## Text
☆ ☆ ☆ ☆
Afaik faster calculations only mean that someone would "take over the blockchain" by surprise. But its alterations to it would be easy to throw out if the takeover was done with malicious purpose: as simple as reverting to an earlier copy before the attack.

What this exposes is the weakness, and frankly silly idea, of having it decentralized and "mathematically guaranteed". It's a useless feature. A centralized database works. Trade itself depends on a legal framework that is centralized in government bodies. Without it bitcoin or any of its copycats is useless and unusable. The proof of that is in the fact that whet you use it now you do not hold a copy of the blockchain but deal with it through intermediaries: you depend on the centralized, state-managed court systems to enforce those contracts, not on the blockchain.
Hence the "decentralized" aspect used to sell the idea of the cryptocurrencies has already been thrown out. It just doesn't work for practical use, can't scale.
 
Afaik faster calculations only mean that someone would "take over the blockchain" by surprise.
☆ ☆ ☆ ☆
## The tasks
1. List each distinct phrase that the blockchain comment puts in quotation marks, naming each only once.
2. Pick up the blockchain comment after its final sentence and keep it going.

## Information provided
☆ ☆ ☆ ☆
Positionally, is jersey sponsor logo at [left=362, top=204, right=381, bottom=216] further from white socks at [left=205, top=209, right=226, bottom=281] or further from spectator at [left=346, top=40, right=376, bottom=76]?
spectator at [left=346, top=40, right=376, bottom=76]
☆ ☆ ☆ ☆
## Replies
1.
- "take over the blockchain"
- "mathematically guaranteed"
- "decentralized"

2.
The problem is more fundamental that a speed up. A problem that quantum computers are likely to be very good at is finding the prime factors of large numbers. Most modern encryption schemes, including those used to authorise transactions on the blockchain rely on people not being able to find these factors. If you can find the prime factors of a wallets key you can spend the money, and the whole system of trust falls apart.
The proof of that is in the fact that whet you use it now you do not hold a copy of the blockchain but deal with it through intermediaries: you depend on the centralized, state-managed court systems to enforce those contracts, not on the blockchain.
No, you really do not. Intermediaries really help for exchange, but multi sig wallets do solve the problem if you have a small amount of trust. Most crypto transactions have no recourse to the courts, or they would not be using crypto.